• _やってみよう_: 所得控除を説明した本文を、最初から最後まで一字一句変えずに書き写すこと。

• _本文_:
——

給与を得ている方の例で考えると、総支給額から税金や社会保険料などを引いた差し引き支給額を手取りと呼んでいます。しかし、この手取り額すべてに対して税を課してしまうと大きな額となるため、あらかじめ生活その他に必要と考える経費分をそこから差し引いて課税額を計算する措置がとられています。これを総称して控除といい、基礎控除はそのうちの一つです。

基礎控除は年間の所得額合計によって控除額が決まっており、申請すれば一定の条件下で決まった金額を差し引いて所得税の計算が行われます。各段階の金額は後述します。

  

  

そもそも、所得控除とは?基礎控除以外にも控除が受けられる内容

そもそも、所得控除が何のために行われるのかというと、正確で公平な所得税額を算出することを目的としたものです。先述した基礎控除以外の計14種類を以下に列記し、仕組みの概略と控除額について見てみましょう。

  

扶養控除

16歳以上の子・兄弟・親などの親族扶養に関わる控除です。申告する年の12月31日時点の被扶養者年齢によって控除額が変わります。通常は38万円、19歳~23歳は63万円、70歳以上は58万円です。ただし70歳以上の扶養親族が同居していない場合は48万円となります。これらは扶養者と生計を共にしていること、また被扶養者の年間所得が合計48万円以下であることなども条件です。

——

• _元の資料_:
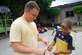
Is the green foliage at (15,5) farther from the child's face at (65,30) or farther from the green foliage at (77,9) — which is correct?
the child's face at (65,30)

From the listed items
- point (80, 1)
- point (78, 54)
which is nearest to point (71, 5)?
point (80, 1)

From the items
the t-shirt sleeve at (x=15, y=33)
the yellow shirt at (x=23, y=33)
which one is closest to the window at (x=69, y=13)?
the yellow shirt at (x=23, y=33)

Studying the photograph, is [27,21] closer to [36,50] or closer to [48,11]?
[36,50]

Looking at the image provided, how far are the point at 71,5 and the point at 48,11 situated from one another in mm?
3703

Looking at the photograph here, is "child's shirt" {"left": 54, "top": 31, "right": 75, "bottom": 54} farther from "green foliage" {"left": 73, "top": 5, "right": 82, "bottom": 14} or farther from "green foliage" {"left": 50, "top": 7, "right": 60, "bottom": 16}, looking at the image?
"green foliage" {"left": 50, "top": 7, "right": 60, "bottom": 16}

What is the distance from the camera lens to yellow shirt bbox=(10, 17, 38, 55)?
355cm

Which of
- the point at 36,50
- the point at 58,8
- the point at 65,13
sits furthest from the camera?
the point at 65,13

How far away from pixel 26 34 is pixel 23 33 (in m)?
0.06

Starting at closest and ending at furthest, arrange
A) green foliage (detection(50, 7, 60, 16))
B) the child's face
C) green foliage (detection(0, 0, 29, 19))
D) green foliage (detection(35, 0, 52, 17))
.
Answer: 1. the child's face
2. green foliage (detection(0, 0, 29, 19))
3. green foliage (detection(35, 0, 52, 17))
4. green foliage (detection(50, 7, 60, 16))

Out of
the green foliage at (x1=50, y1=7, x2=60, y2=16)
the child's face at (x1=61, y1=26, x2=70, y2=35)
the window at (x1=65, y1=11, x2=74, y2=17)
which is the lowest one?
the window at (x1=65, y1=11, x2=74, y2=17)

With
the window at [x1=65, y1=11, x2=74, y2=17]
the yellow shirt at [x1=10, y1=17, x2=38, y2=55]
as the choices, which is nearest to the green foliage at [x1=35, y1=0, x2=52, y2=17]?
the window at [x1=65, y1=11, x2=74, y2=17]

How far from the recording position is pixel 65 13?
38.8 m

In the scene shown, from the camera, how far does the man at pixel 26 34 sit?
11.5 feet

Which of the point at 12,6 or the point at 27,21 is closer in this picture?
the point at 27,21
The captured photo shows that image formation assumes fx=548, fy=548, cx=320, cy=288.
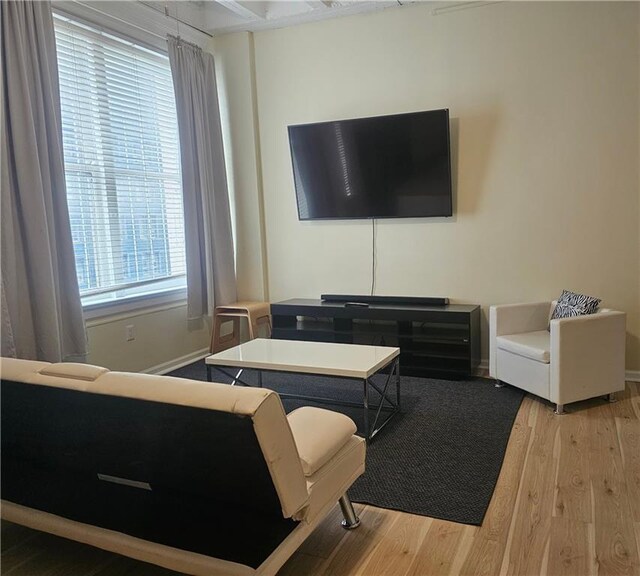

——

• _この問題の解答_:
給与を得ている方の例で考えると、総支給額から税金や社会保険料などを引いた差し引き支給額を手取りと呼んでいます。しかし、この手取り額すべてに対して税を課してしまうと大きな額となるため、あらかじめ生活その他に必要と考える経費分をそこから差し引いて課税額を計算する措置がとられています。これを総称して控除といい、基礎控除はそのうちの一つです。

基礎控除は年間の所得額合計によって控除額が決まっており、申請すれば一定の条件下で決まった金額を差し引いて所得税の計算が行われます。各段階の金額は後述します。

  

  

そもそも、所得控除とは?基礎控除以外にも控除が受けられる内容

そもそも、所得控除が何のために行われるのかというと、正確で公平な所得税額を算出することを目的としたものです。先述した基礎控除以外の計14種類を以下に列記し、仕組みの概略と控除額について見てみましょう。

  

扶養控除

16歳以上の子・兄弟・親などの親族扶養に関わる控除です。申告する年の12月31日時点の被扶養者年齢によって控除額が変わります。通常は38万円、19歳~23歳は63万円、70歳以上は58万円です。ただし70歳以上の扶養親族が同居していない場合は48万円となります。これらは扶養者と生計を共にしていること、また被扶養者の年間所得が合計48万円以下であることなども条件です。